:: Extrait de page ::

3- De Lac-Brôme à Sutton, 63 bornes. 

Nous attaquons la boucle du mont Sutton, ça commence par l'abominable 243, toujours pas refaite depuis le temps que je l'emprunte. Les relais se succèdent sur cette route passagère, ça file bon train malgré les faux plats et les bosselettes nous conduisant à Mansonville. Je propose le court arrêt facultatif au dépanneur, Michel acquiesce volontiers, un peu de boisson fraîche ne fait jamais de mal. Jean et Martin étaient sur nos talons, ils stoppent aussi, passage aux puits pour Jeannot. Ils repartent devant, nous leur emboîtons le pas 2 minutes après mais nous n'effectuons pas la jonction. 

Voici à présent la vallée de la Missisquoi parsemée de petits raidillons, la douleur au genou se réveille soudainement, ça commence à tirer méchamment sur mon tendon. Oups, je n'avais pas prévu ce scénario car je n'ai jamais eu de problème avec mes articulations. Il reste la moitié de la distance à parcourir m'indique mon GPS, soit 150 bornes, la situation est grave mais pas désespérée. Cependant, la redoutable Scénic approche bientôt et il va falloir négocier avec mon handicap. Je laisse filer Mitch devant et décide de ménager mon côté gauche, c'est le droit qui devra fournir plus d'énergie. Qui va piano va sano, doucement mais sûrement, je franchis l'obstacle, mes pulsations sont bien tranquilles car il fallait réduire la puissance des bielles du moteur. Ce n'est pas encore ce coup-ci que je pulvériserai mon record personnel sur la Scénic. 

En haut de la côte, je ne retrouve pas mon acolyte, je crains qu'il ait pris à droite, la route directe indiquant Sutton 7 km, évitant ainsi le passage par Abercorn. C'est effectivement ce qui se passe, malgré les remontrances de son Garmin 800 lui indiquant Hors Parcours, il a continué dans la mauvaise direction. Je redescends donc solo sur Abercorn puis remonte plein nord vers le 3éme checkpoint de Sutton, km 180. Le vent est sensiblement défavorable, ce que n'apprécie pas mon genou, ça me fait vraiment chier, vivement la pause. 

Pour 14h, j'atteins l'IGA ou Michel est déjà là depuis un bon quart d'heure, avec 5 km de moins au compteur mais quelques bosses en plus. Jean et Martin sont aussi arrivés et font un long arrêt au Subway, nous le saurons par la suite et repartirons avant eux. Pour le moment, halte gastronomique, mon compagnon de fortune m'attend pour reprendre ensemble, c'est sympa. Faut dire qu'il se sent peut-être plus rassuré d'avoir un guide ayant fait le parcours plus d'une dizaine de fois. Au menu, taboulé, petite assiette dégustation composée de raisin, fromage, crackers, noix, le tout arrosé d'un coke. Ça aurait pris plutôt une petite coupe de vino mais bon. J'essaye d'éviter les boissons sucrées qui taxent trop l'organisme en glucose mais de temps en temps ça donne un boost.

:::

Recopiez le passage du récit de sortie à vélo compris entre « En haut de la » et « vivement la pause. », inclus.

:: Entrées fournies ::

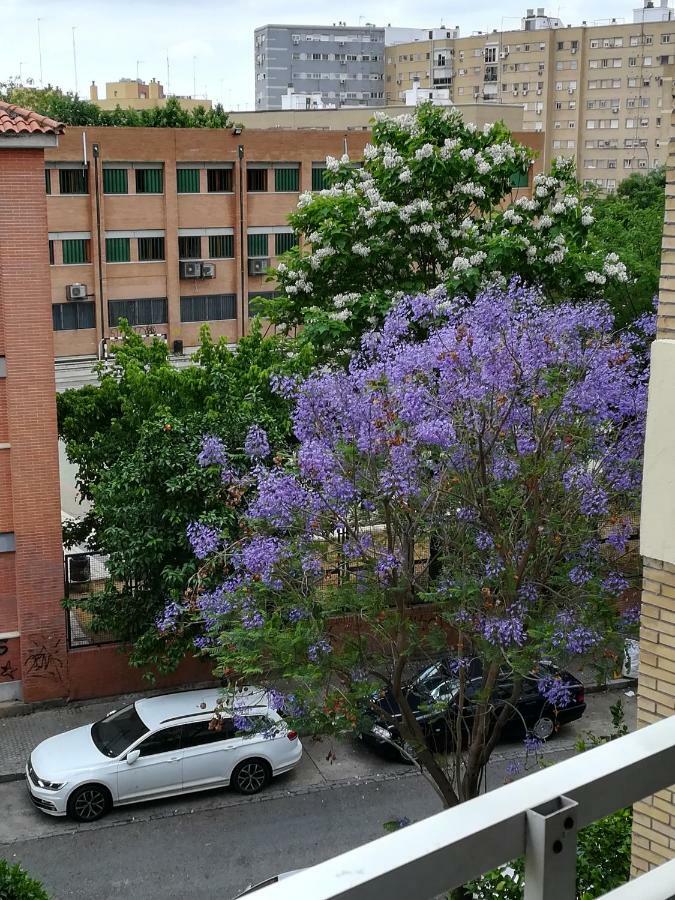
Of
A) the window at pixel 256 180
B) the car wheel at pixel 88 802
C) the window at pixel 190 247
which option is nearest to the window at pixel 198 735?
the car wheel at pixel 88 802

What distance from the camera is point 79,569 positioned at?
64.8 feet

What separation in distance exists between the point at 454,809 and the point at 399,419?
10.5 m

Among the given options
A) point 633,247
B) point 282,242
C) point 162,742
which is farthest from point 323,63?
point 162,742

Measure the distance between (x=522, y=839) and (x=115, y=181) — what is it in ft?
153

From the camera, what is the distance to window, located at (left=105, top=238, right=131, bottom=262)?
46719mm

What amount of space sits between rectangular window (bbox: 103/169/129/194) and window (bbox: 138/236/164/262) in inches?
96.4

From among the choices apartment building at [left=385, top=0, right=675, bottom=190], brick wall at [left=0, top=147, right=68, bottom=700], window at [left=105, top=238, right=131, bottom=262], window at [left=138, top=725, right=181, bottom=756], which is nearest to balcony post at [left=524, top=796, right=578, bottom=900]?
window at [left=138, top=725, right=181, bottom=756]

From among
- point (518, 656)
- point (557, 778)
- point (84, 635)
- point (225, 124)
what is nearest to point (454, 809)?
point (557, 778)

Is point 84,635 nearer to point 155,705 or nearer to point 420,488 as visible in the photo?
point 155,705

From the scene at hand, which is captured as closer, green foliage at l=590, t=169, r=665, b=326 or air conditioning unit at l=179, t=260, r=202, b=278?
green foliage at l=590, t=169, r=665, b=326

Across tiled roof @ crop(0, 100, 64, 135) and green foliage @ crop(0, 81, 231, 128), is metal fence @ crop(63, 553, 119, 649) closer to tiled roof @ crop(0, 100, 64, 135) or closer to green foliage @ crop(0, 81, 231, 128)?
tiled roof @ crop(0, 100, 64, 135)

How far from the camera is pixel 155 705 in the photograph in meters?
16.7

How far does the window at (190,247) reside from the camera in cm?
4841

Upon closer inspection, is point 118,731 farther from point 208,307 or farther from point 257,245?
point 257,245
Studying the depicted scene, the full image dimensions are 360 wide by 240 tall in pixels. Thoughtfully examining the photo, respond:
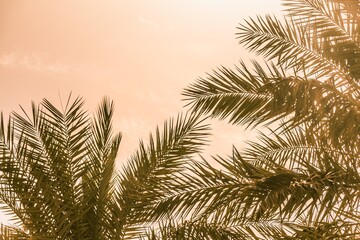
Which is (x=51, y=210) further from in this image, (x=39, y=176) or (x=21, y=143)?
(x=21, y=143)

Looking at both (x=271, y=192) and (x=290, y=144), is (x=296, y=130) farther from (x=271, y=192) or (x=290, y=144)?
(x=271, y=192)

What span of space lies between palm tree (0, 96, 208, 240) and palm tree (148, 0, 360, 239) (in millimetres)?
549

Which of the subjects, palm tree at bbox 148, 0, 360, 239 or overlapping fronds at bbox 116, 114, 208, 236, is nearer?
palm tree at bbox 148, 0, 360, 239

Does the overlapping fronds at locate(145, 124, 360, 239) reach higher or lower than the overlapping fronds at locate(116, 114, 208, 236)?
lower

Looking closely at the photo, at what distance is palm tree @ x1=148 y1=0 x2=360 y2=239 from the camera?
16.6ft

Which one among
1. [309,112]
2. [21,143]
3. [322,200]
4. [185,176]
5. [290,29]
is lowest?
[322,200]

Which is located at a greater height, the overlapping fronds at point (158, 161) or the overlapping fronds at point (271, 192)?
the overlapping fronds at point (158, 161)

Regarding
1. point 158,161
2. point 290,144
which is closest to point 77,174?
point 158,161

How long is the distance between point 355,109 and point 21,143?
3954mm

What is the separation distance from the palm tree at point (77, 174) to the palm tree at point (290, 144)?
0.55 metres

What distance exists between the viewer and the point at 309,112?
5785 millimetres

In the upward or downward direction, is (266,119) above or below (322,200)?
above

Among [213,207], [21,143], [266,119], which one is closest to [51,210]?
[21,143]

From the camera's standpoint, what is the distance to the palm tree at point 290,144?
5.05 metres
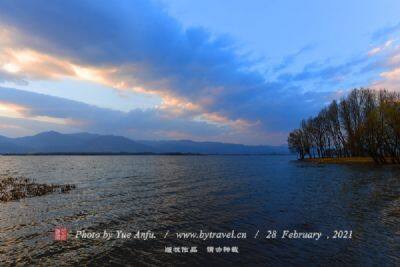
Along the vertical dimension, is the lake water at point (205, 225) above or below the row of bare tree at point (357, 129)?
below

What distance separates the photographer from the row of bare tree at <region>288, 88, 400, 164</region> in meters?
91.1

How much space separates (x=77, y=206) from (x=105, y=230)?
10.7 m

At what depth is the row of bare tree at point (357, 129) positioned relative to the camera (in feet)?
299

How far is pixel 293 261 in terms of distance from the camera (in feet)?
50.6

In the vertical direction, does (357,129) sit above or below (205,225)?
above

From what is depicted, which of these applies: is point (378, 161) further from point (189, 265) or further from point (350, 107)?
point (189, 265)

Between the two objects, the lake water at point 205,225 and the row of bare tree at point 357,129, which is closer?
the lake water at point 205,225

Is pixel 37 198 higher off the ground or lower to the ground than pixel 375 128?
lower

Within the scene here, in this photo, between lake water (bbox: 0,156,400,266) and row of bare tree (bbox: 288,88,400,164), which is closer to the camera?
lake water (bbox: 0,156,400,266)

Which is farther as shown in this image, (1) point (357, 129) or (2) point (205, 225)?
(1) point (357, 129)

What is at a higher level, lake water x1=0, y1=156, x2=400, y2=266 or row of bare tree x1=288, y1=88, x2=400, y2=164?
row of bare tree x1=288, y1=88, x2=400, y2=164

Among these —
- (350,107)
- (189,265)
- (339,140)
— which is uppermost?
(350,107)

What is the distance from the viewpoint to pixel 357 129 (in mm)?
103438

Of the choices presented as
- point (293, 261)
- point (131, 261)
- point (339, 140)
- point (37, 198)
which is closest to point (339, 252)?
point (293, 261)
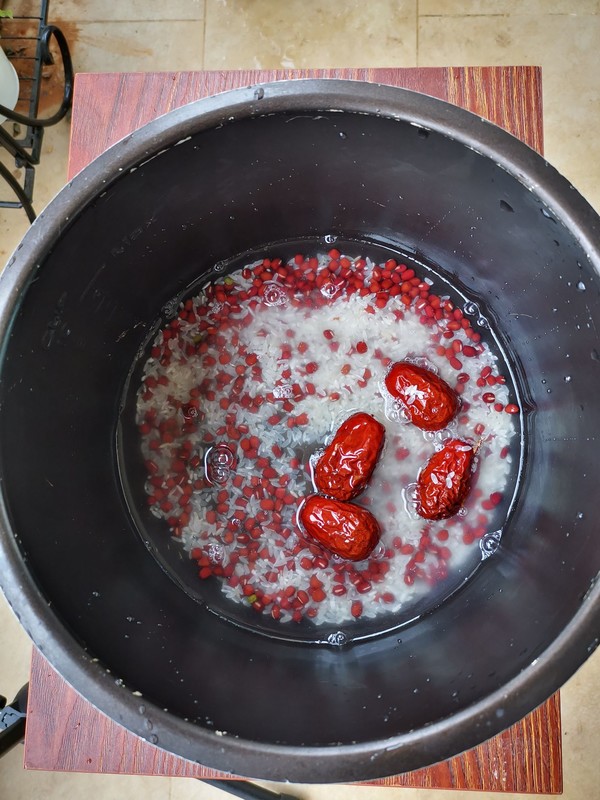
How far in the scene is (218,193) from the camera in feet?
3.61

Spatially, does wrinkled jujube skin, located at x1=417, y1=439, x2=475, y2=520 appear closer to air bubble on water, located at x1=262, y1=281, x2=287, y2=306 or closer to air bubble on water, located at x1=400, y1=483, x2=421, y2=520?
air bubble on water, located at x1=400, y1=483, x2=421, y2=520

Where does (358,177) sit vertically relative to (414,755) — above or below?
above

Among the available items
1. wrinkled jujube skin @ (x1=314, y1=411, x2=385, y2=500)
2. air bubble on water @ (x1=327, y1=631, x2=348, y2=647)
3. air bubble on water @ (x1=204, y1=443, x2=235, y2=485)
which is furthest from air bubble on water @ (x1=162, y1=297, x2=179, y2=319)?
air bubble on water @ (x1=327, y1=631, x2=348, y2=647)

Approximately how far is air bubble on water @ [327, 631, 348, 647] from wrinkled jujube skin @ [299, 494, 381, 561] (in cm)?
14

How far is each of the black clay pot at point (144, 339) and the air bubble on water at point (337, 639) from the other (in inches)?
1.2

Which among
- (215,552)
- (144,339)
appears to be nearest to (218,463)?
(215,552)

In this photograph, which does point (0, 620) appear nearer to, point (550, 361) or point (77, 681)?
point (77, 681)

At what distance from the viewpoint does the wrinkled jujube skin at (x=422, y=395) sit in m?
1.25

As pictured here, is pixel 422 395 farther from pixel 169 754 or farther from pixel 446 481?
pixel 169 754

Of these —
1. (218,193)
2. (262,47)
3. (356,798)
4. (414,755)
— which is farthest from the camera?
(262,47)

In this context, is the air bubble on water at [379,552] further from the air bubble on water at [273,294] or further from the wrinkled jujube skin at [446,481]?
the air bubble on water at [273,294]

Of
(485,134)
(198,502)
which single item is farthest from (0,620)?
(485,134)

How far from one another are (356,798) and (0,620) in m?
0.97

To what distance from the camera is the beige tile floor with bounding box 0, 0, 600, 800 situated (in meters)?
1.78
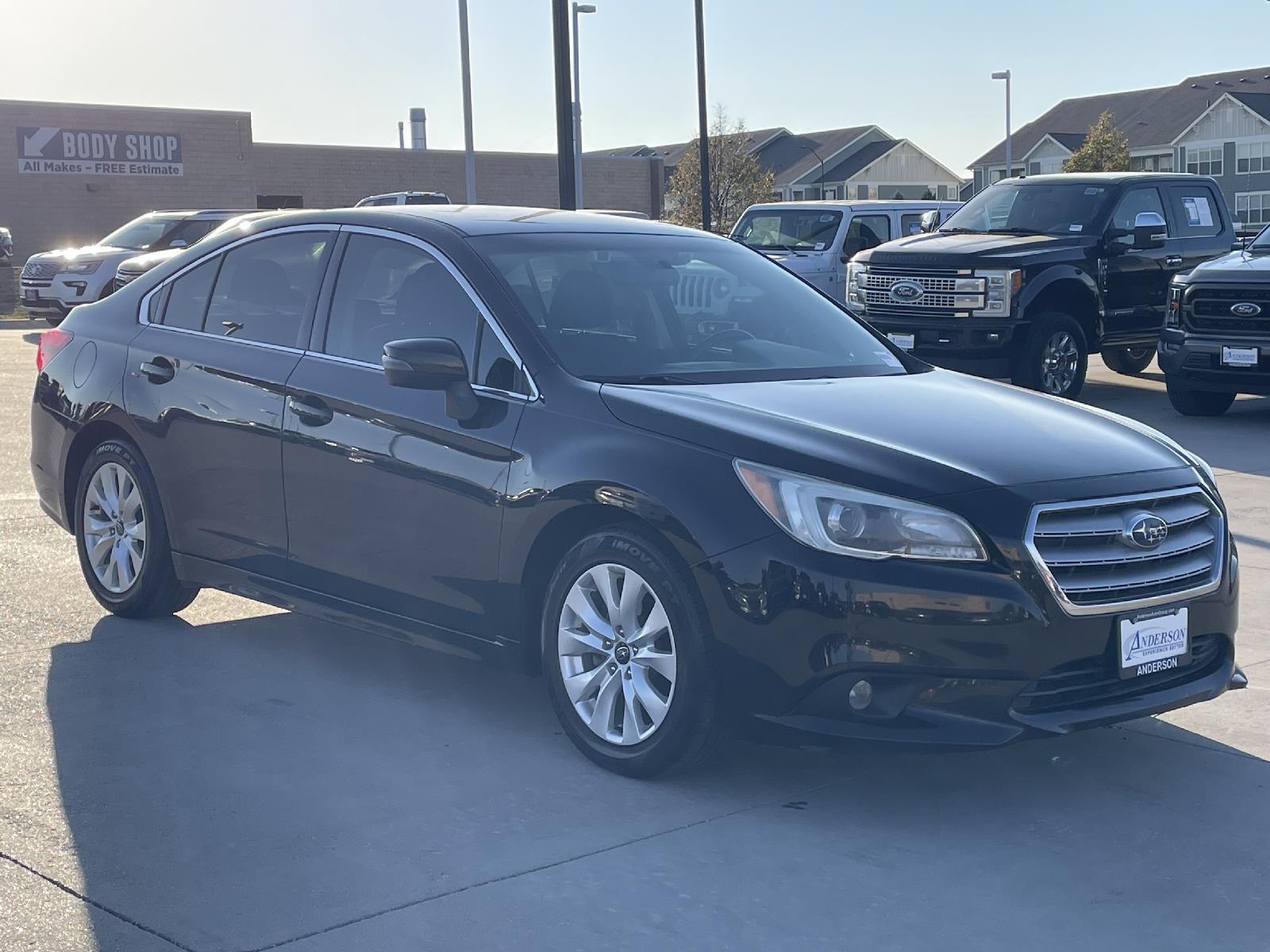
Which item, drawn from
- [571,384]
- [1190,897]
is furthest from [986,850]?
[571,384]

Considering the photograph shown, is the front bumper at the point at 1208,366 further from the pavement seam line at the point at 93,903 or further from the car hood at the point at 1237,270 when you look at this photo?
the pavement seam line at the point at 93,903

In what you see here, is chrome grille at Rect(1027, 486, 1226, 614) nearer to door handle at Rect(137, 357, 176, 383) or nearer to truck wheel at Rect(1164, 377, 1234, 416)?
door handle at Rect(137, 357, 176, 383)

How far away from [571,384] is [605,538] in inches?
22.0

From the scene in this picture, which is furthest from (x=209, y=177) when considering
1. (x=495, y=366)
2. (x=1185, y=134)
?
(x=1185, y=134)

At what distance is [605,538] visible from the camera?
4766 millimetres

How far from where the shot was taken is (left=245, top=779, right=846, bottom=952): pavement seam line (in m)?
3.72

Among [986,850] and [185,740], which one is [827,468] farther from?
[185,740]

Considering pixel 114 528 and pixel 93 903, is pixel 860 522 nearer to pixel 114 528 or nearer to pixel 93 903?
pixel 93 903

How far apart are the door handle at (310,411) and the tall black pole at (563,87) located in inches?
367

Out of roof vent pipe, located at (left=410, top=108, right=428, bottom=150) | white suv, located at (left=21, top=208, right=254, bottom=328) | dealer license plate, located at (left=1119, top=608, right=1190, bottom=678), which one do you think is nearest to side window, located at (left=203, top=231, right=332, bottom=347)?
dealer license plate, located at (left=1119, top=608, right=1190, bottom=678)

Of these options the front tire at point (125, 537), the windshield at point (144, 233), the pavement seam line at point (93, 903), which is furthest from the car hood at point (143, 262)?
the pavement seam line at point (93, 903)

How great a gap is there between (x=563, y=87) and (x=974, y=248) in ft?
13.2

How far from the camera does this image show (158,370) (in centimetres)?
644

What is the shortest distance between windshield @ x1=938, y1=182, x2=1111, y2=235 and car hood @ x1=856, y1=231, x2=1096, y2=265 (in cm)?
25
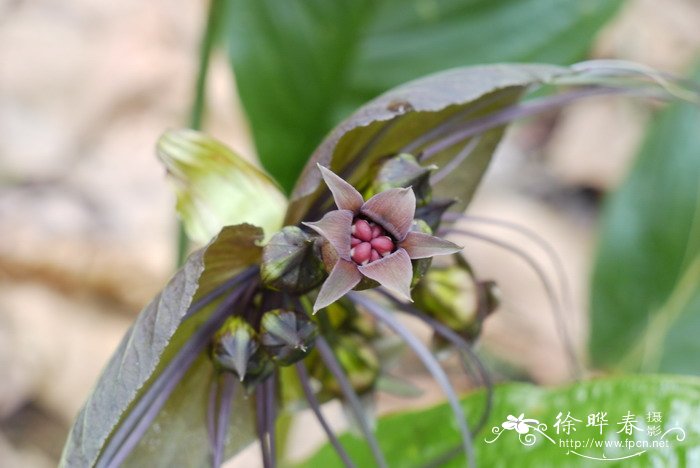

:::

Réponse à la tâche
En haut de la côte, je ne retrouve pas mon acolyte, je crains qu'il ait pris à droite, la route directe indiquant Sutton 7 km, évitant ainsi le passage par Abercorn. C'est effectivement ce qui se passe, malgré les remontrances de son Garmin 800 lui indiquant Hors Parcours, il a continué dans la mauvaise direction. Je redescends donc solo sur Abercorn puis remonte plein nord vers le 3éme checkpoint de Sutton, km 180. Le vent est sensiblement défavorable, ce que n'apprécie pas mon genou, ça me fait vraiment chier, vivement la pause.